Exercise prompt >>
The listing below must be reproduced in full, exactly as written.

Records supplied >>
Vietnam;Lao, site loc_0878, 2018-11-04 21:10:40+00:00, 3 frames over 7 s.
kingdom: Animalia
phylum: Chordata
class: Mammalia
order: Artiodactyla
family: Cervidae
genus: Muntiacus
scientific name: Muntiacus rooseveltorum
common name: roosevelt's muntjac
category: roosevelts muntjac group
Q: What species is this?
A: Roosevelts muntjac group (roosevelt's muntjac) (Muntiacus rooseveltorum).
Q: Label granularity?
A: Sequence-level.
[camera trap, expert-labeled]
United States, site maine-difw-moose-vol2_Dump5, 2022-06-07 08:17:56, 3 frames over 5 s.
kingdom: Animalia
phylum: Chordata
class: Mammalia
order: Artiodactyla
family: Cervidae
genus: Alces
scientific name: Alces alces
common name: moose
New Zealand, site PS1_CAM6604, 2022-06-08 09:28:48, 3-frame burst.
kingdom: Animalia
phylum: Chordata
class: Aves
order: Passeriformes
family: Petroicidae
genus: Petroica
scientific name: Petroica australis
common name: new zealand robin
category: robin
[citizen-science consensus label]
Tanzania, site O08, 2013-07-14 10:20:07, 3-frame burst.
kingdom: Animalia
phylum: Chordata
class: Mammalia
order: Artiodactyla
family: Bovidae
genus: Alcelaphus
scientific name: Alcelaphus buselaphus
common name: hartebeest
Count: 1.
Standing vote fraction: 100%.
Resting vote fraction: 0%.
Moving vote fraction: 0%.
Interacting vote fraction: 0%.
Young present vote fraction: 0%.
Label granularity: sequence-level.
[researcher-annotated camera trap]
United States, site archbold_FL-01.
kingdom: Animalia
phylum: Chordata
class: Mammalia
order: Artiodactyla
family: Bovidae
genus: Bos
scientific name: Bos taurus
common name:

Completed exercise >>
Vietnam;Lao, site loc_0878, 2018-11-04 21:10:40+00:00, 3 frames over 7 s.
kingdom: Animalia
phylum: Chordata
class: Mammalia
order: Artiodactyla
family: Cervidae
genus: Muntiacus
scientific name: Muntiacus rooseveltorum
common name: roosevelt's muntjac
category: roosevelts muntjac group
Q: What species is this?
A: Roosevelts muntjac group (roosevelt's muntjac) (Muntiacus rooseveltorum).
Q: Label granularity?
A: Sequence-level.
[camera trap, expert-labeled]
United States, site maine-difw-moose-vol2_Dump5, 2022-06-07 08:17:56, 3 frames over 5 s.
kingdom: Animalia
phylum: Chordata
class: Mammalia
order: Artiodactyla
family: Cervidae
genus: Alces
scientific name: Alces alces
common name: moose
New Zealand, site PS1_CAM6604, 2022-06-08 09:28:48, 3-frame burst.
kingdom: Animalia
phylum: Chordata
class: Aves
order: Passeriformes
family: Petroicidae
genus: Petroica
scientific name: Petroica australis
common name: new zealand robin
category: robin
[citizen-science consensus label]
Tanzania, site O08, 2013-07-14 10:20:07, 3-frame burst.
kingdom: Animalia
phylum: Chordata
class: Mammalia
order: Artiodactyla
family: Bovidae
genus: Alcelaphus
scientific name: Alcelaphus buselaphus
common name: hartebeest
Count: 1.
Standing vote fraction: 100%.
Resting vote fraction: 0%.
Moving vote fraction: 0%.
Interacting vote fraction: 0%.
Young present vote fraction: 0%.
Label granularity: sequence-level.
[researcher-annotated camera trap]
United States, site archbold_FL-01.
kingdom: Animalia
phylum: Chordata
class: Mammalia
order: Artiodactyla
family: Bovidae
genus: Bos
scientific name: Bos taurus
common name:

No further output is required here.